Reconozco que después de tres semanas confinados fue una experiencia rarísima. Ambos nos saludamos eufóricos, cada uno en su acera de la calle, los dos bajábamos por Lavapiés porque vivimos relativamente cerca, pero temíamos cruzar la calzada por salud, por no querer infringir la ley. Estábamos ahí los dos, que por fin nos podíamos ver como personas tridimensionales con sus volúmenes y sus aromas y su temperatura. Hemos estado durante las tres últimas semanas viéndonos tan solo a través de la pantalla de un dispositivo y ahora estábamos a tan solo a metro y medio, y ahí nos encontrábamos sin poder acercarnos.

Hablamos de trivialidades, nada relevante. “Cómo te va”, “hasta el coño de estar en casa”, “tú al menos tienes terraza”, “¿estos son tus perros?”. Creo que la impaciencia de ambos nos llevó a hablar muy deprisa, a no escucharnos demasiado, parecía que apurábamos un sorbo de agua que está a punto de acabarse escapándose entre los dedos. Los perros estaban desconcertados porque son unos animales muy sociables que asaltan a cualquier persona por la calle que perciban amigo por el tono de voz que utilizo. Todo su afán era cruzar la calle para saludarla.

La conversación circulaba atropellada por las calles del centro de una ciudad que ya nos echa de menos a todos, en un barrio siempre efervescente como el nuestro, con sus terrazas, sus cañeos ahora adormecidos, anestesiados. Descubrí que sin darme cuenta había descuidado totalmente mi ruta habitual y la había acompañado a su portal en calle Olmo.

Al otro lado de la calle vi cómo abría la puerta de su portal sin dejar de mirarme con una amplísima sonrisa. Solo yo sé cómo el cuerpo gritaba desesperado por cruzar la calzada y abrazarla muy fuerte y sentir por un segundo que todo va a salir bien, que esto también pasará y seremos más fuertes.

Me fui a casa con esa sensación extraña que te deja un buen libro con un final no tan feliz como esperabas aunque poderosamente realista. Tras el proceso de higienización de patas de los perros con alcohol y de agua con lejía para mis zapatos y del lavado escrupuloso de manos me crucé con mi pareja en el pasillo y sin venir a cuento lo abracé. Como si me fuese la vida en ello, como si nunca volviésemos a vernos.
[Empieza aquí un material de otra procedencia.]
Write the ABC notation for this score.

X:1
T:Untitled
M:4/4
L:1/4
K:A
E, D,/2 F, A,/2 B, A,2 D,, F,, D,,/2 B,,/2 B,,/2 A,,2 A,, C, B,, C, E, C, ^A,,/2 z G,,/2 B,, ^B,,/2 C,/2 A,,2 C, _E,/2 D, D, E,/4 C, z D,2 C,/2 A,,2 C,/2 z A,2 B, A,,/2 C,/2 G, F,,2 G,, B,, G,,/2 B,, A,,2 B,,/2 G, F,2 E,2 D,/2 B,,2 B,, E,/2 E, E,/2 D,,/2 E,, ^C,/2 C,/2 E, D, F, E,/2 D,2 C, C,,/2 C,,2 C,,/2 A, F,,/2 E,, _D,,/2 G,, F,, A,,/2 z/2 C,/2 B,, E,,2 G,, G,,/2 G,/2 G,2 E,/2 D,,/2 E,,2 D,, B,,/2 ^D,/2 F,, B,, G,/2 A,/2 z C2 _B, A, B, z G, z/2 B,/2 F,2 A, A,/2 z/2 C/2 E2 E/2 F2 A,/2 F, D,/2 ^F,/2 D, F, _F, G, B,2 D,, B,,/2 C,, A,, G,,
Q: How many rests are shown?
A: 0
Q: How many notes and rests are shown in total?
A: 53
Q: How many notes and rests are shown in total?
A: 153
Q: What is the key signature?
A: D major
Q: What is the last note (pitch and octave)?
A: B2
Como si pudiese con ese gesto compensar todos los abrazos que no estoy dando, los besos que se pierden de un extremo al otro de la calle.

Porque los besos que no se dan, los abrazos perdidos no se pierden del todo. Solo se guardan. Se aplazan, se reservan. Porque cuando salga a la calle pienso abrazar a cada persona con la que me encuentre, pienso tocarles la cara a todos aquellos con los que me cruce. Pienso poner mi palma abierta suavemente sobre su mejilla y mirarlos a los ojos y darles dos besos de esos que suenan, que tiene babas y lágrimas. Porque necesito calmar el hambre de mi piel con la piel de otros.

Voy a entregar a los que hemos tenido la suerte de poder contarlo todos los abrazos que por ley no puedo dar ahora para salvar ese constante y pretérito metro y medio de seguridad. Os juro por mi vida que voy a hacerlo.